Grimmgard includes a detailed travelogue of the world and the ways to get around it, including airships, mounts (both terrestrial and winged), and the massive Dwarven train. This section includes stats for various encounters possible, both in specific regions and anywhere on land, sea, or air.
The game also features a whole chapter dedicated to Chaos, with some sample creatures and a monster generator for creating more — a welcome addition.
Grimmgard uses GrimmgardD6 (a.k.a. GD6), based on the D6 System originally seen in the Star Wars RPG from West End Games — basically, an attribute + skill system based on additive d6 dice pools. (You can read my review of that game here.) GD6 introduces a few twists, however.
The attributes are Dexterity, Strength, Knowledge, Charisma, Cunning, and Craft, each with their own list of fairly broad associated skills. For perspective, melee combat is divided into Heavy Weapons (two-handed) and Light Weapons (one-handed). As I tend to favor generalized skills, this is a plus in my book.
At the beginning of every adventure, characters start with 1d6 Luck points. These may be spent to:
- Re-roll any number of dice.
- May a “lucky shot” rather than rolling for a hit location.
- Make a declaration about the current situation to give the PC an advantage.
- Discover a weapon if caught unarmed.
I’m always in favor of this sort of mechanic, so this goes in the “plus” column as well.
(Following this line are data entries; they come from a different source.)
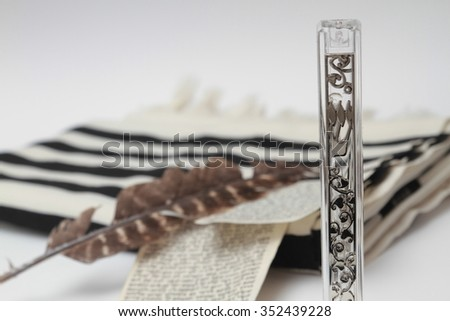 mezuza's cases, tallit, Quill and parchment isolated over white background Symbol of Judaism - stock photo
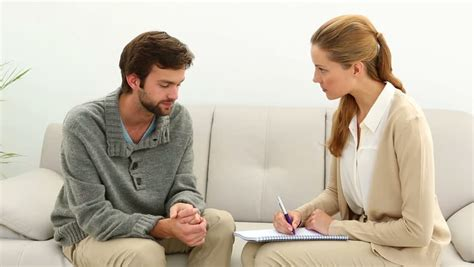 therapy session psychologist talking with depressed patient and taking
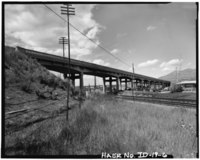 VIEW OF RAILROAD IN RELATION TO MCCAMMON BRIDGE, FACING NORTHWEST - McCammon Overhead and River Crossing Bridge, Interstate 15, Business, 3.3 mile post , McCammon, Bannock County, HAER ID,3-MCAM,1-6.tif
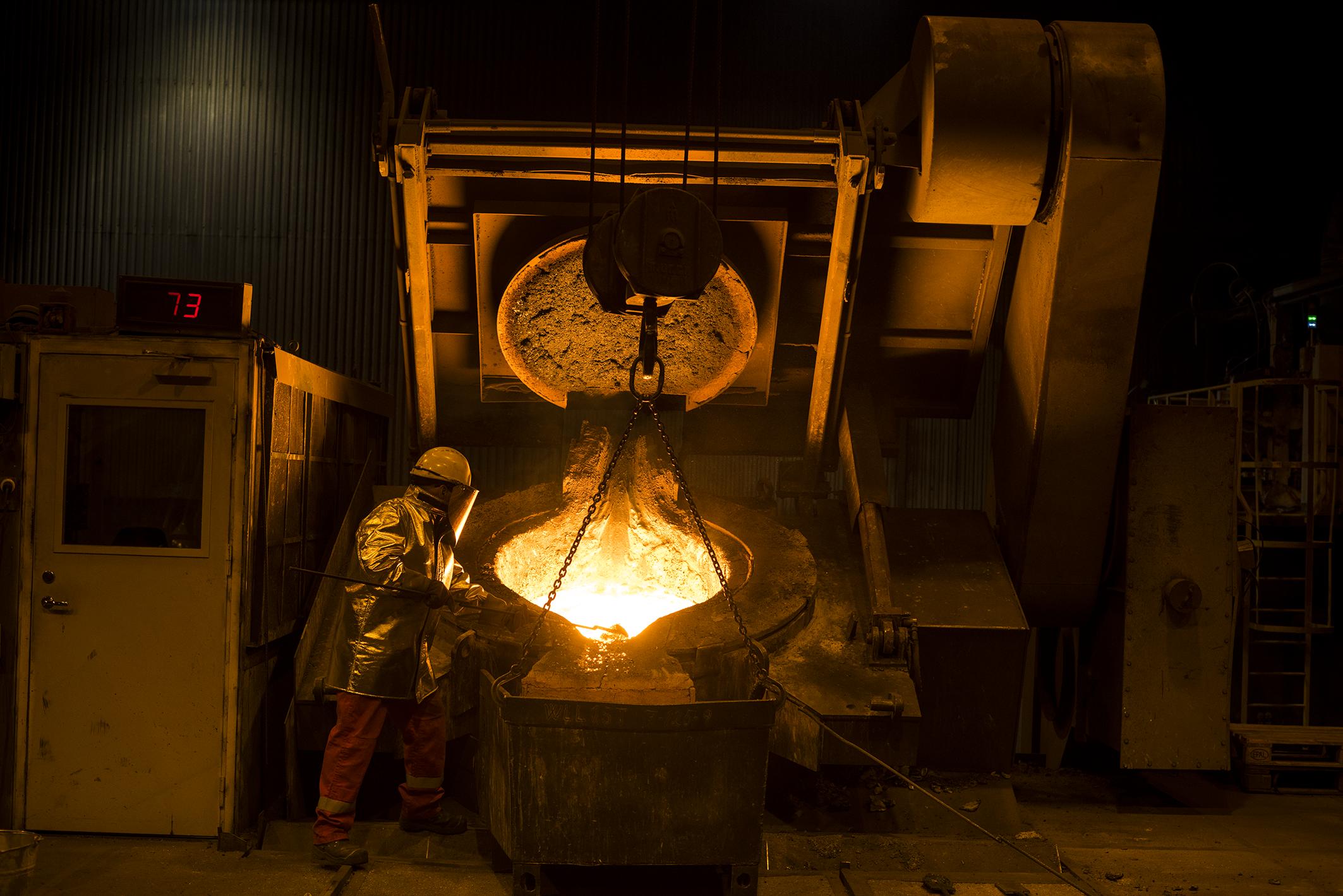 En jernverksarbeider fjerner slagg fra smeltet jernskrap.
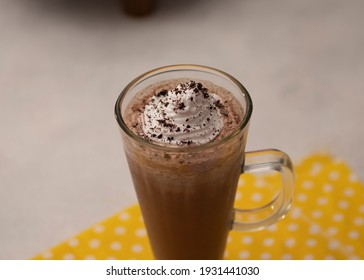 chocolate milkshake in glass with whipped cream on wooden table. Selective Focus.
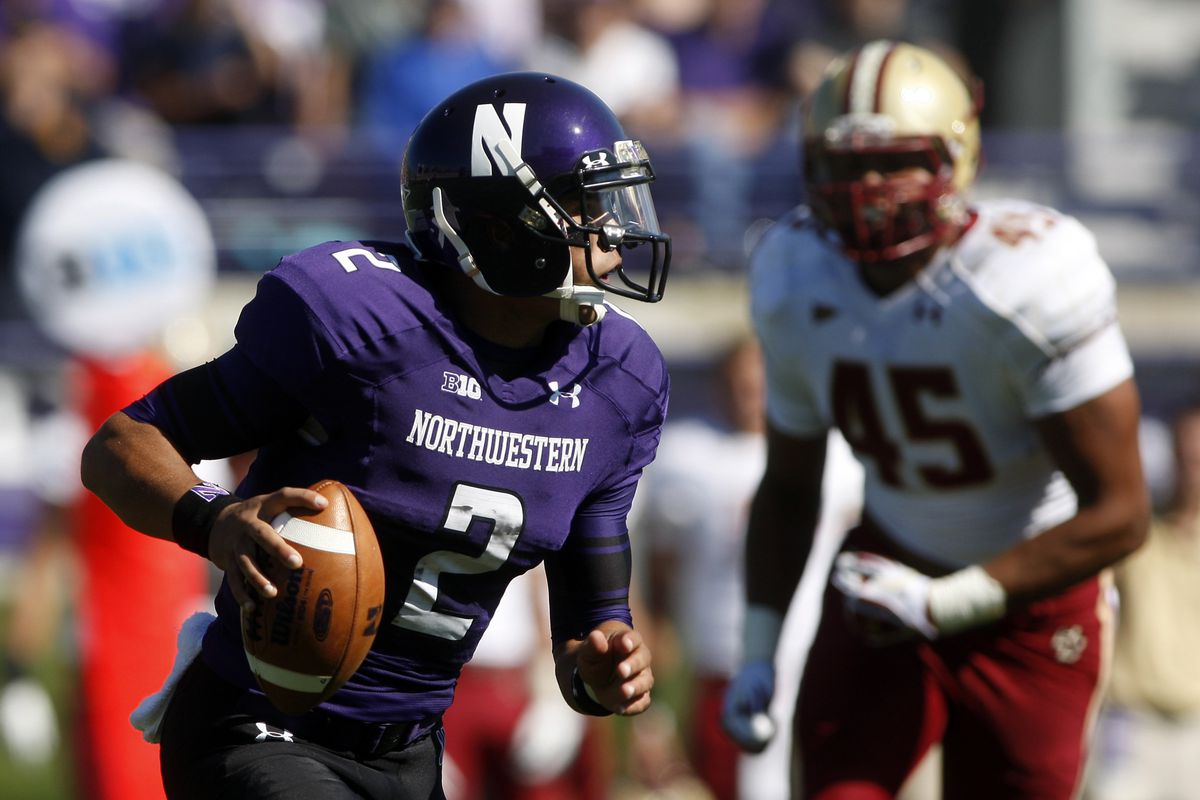 Sep 15, 2012; Evanston, IL, USA; Northwestern Wildcats quarterback Kain Colter (2) scrambles away from Boston College Eagles defensive end Mehdi Abdesmad (45) during the first quarter at Ryan Field.  Mandatory Credit: Jerry Lai-US PRESSWIRE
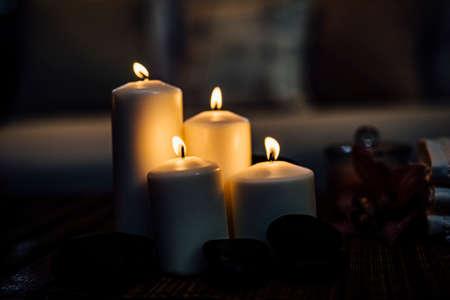 Foto de Romantic candle in beautiful dark evening light for events. Luxury events or weddings. Design element.  Candles, romance, love, hope, relaxation, - Imagen libre de derechos
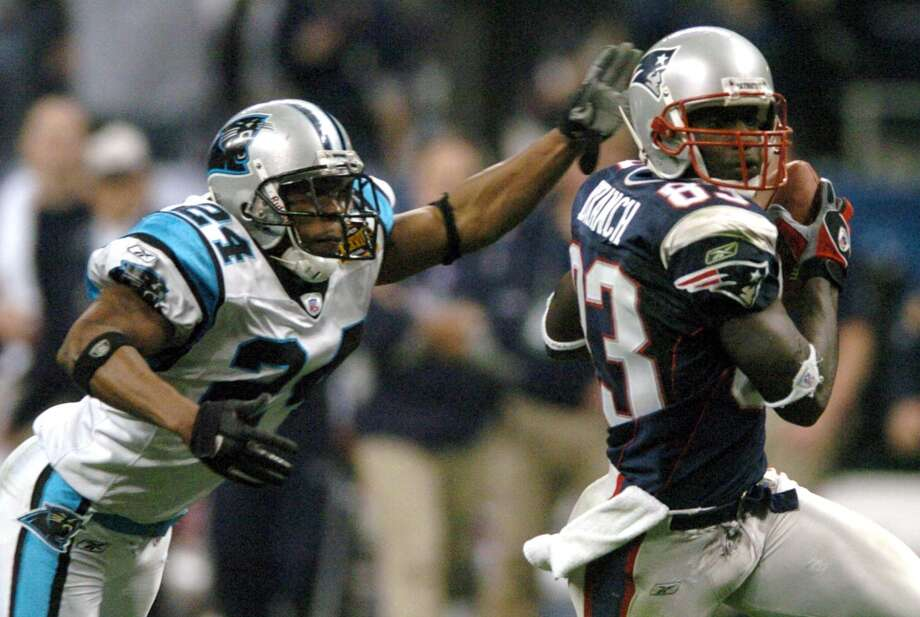 Panthers defensive back Ricky Manning Jr. (24) reaches out to try and tackle Patriots receiver Deion Branch (83) in the second quarter.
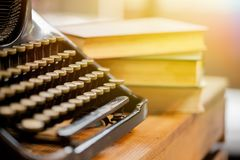 Old and vintage type writer machine and piles of books on wooden table - very selective focus. Royalty Free Stock Photography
In “standard” D6, one die is the “Wild Die” and open-ends. In Grimmgard, this is replaced with the Luck Die. If the Luck Die comes up six, the player rolls again. If it comes up six again, the character gains a Luck point. If the Luck Die comes up one, the player rolls again. If the Luck Die comes up one again, the character loses a Luck point.
I like this idea conceptually, as it makes expressions of good luck something that the player makes happen rather than the random outcome of the Wild Die in other D6-based games. On the other hand, it looks like a lot of extra dice-rolling to produce the desired effect.
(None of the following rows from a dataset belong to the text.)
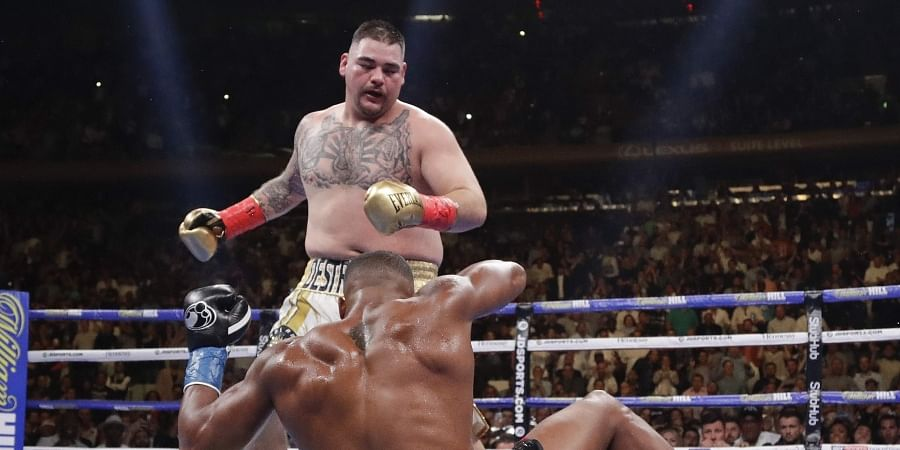 Andy Ruiz knocks down Anthony Joshua during the third round of a heavyweight title boxing match in New York.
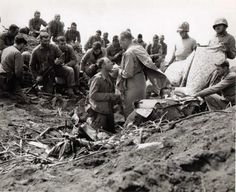 Christ on the battlefield: the priest as warrior. A Catholic priest gives Holy Communion to soldiers on Iwo Jima.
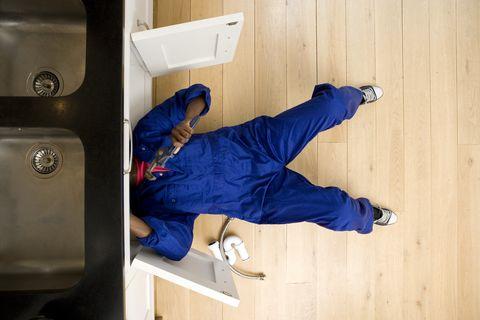 Plumber working under kitchen sink, overhead view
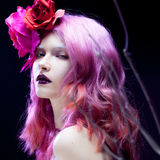 Beautiful girl with pink hair,  among the branches Royalty Free Stock Images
Characters also have a rating called Heart, reflecting their morality. An act of profound goodness adds 1 Heart, while an act of great evil subtracts 1 Heart. For every +/-10 Heart, the character gains Feat Point worth an additional D6 for every 10 Heart on a single skill roll (i.e., a Feat Point earned at +30 or -30 Heart would be worth 3D6). I appreciate the way this makes morality matter tangibly in the game.
A bit confusingly, Grimmgard refers to selecting a “class” as part of character creation. In truth, these are more akin to templates for character types common to the setting, suggesting the two primary attributes and three primary skills for these sorts of characters.
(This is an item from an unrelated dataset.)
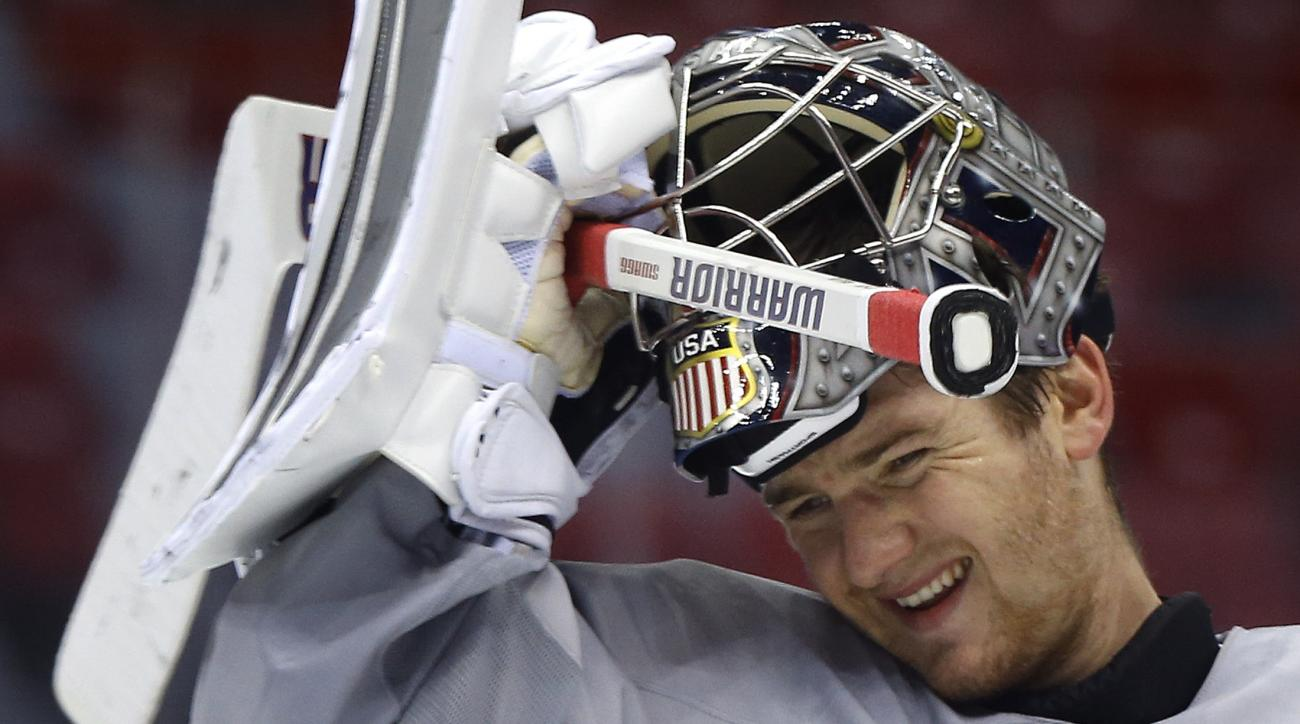 USA goaltender Jonathan Quick pulls his helmet down during a training session at the 2014 Winter Olympics, Monday, Feb. 10, 2014, in Sochi, Russia. (AP Photo/Julie Jacobson)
Race determines the number of extra dice that may be applied to attributes. Humans, for example, get 10D6 attribute dice. Players then assign 8D6 to divide among their characters’ skills. Easy enough.
One of the most noteworthy distinctions between GD6 and the standard D6 system is the Battle Throw. This is an initiative roll based on the combatant’s combined Dexterity and Strength. Between two combatants, the one with the higher Battle Throw each round is the only one who gets to attack.
I get what the author was going for here, but I think some method of reflecting momentum during combat would have been preferable. As it is, this makes very large, strong creatures almost unassailable, even by ranged attacks. I think I’d discard this mechanic for a more conventional means of determining initiative.
Damage is rated in terms of Injury level and Pain level. Injury and Pain levels rise together, and Pain level is what other games might call the wound penalty to actions; however, at the end of each round of combat, characters get to make a Grit skill roll to “shrug off” some or all of their current Pain level. Therefore, Injury and Pain are tracked separately. Once again, I’d rather not have the extra dice rolling involved here, but I do like the concept.
I also like the concept of Horror damage that the game includes. The GM pits a creature’s Horror dice against the target character’s Willpower skill. If the Horror roll wins, the target suffers a random Horror Effect — minor if the Horror won by 0-9, major if it won by more.
The section includes relatively simple rules for warfare, featuring stats for various units of troops as well as for siege engines and warships of the sea and air.
Equipment warrants a special mention in this game. Rather that a simple list of products for sale, Grimmgard includes the requirements for crafting the items, the difficulties of crafting items of four levels of quality, and the stats for an item at each level. It’s an interesting approach that I haven’t seen before.
The section includes information on Magecraft, the ability to brew magic potions, with 15 example potions given. This is a big deal, as Magecraft is one of the main advantages Humans possess over other races.
“True Sorcery” is the game’s term for spellcasting. To access it, a player must sacrifice one of the character’s Attribute Dice and must spend double the Skill Point cost to improve their chosen Art, of which there are eight:
- Elemental Sorcery: The power to manipulate a single element beyond just the four usual suspects of air, earth, fire, and water. Other substances such as wood and iron are also possibilities.
- Chaos Sorcery: A corrupting, destructive power based on all manner of negative emotions.
- Divine Sorcery: The power of life.
- Elder Sorcery: The power of Order.
- Macabre Sorcery: The power of decay and death.
- Mazigoric Sorcery: The power of fear, anger, and hate.
- Odic Sorcery: The power of the heavens.
- Feeric Sorcery: The power of luck and good fortune.
Sorcerers can learn only two Arts — three, if one of them is Chaos Sorcery.
The spells under each Art are known as “enchantments,” and each Art has several of them. The number varies quite a bit: Chaos Sorcery has seven, for example, while Elemental Sorcery has only two. In addition, some (but not all) Arts offer a “Valdechant” (master enchantment) to Sorcerers who attain 7D in the relevant Art.
(As a nice touch, each enchantment includes the magic words required to cast it.)
All of this adds up to sorcerers who are fairly limited in the scope of their powers. Whether that’s a good thing depends upon your tastes, I suppose. I should point out one oddity: Some enchantments don’t require a roll at all, meaning that the sorcerer’s level in the associated Art is irrelevant.
The book could use better organization. Stats for creating characters of the various races are found at the far end of the book from the character creation rules, for example. Stats for creatures are scattered here and there throughout the travelogue. And equipment is divided between the actual equipment section and the sections for equipment specific to individual races. So, if you want stats for an owl, you’ll have to know that they’re native to the Northern Woods. The lack of an index doesn’t help matters, although the table of contents is fairly thorough.
On the other hand, the art is very good. The images of vehicles are stunning, for example, and some of the pictures of creatures are downright creepy.
I enjoyed the writing, which makes the many details of this setting easy to follow. The good layout helps with this readability, and I noted very few typos.
It’s an intriguing fantasy world unafraid to think outside of the box, and with a tried-and-true system. If you want a setting that’s different from your standard fantasy world without being totally alien, and if you’d like to play in this world with a system that’s both totally serviceable and easy to use, you could do worse than giving Grimmgard a try.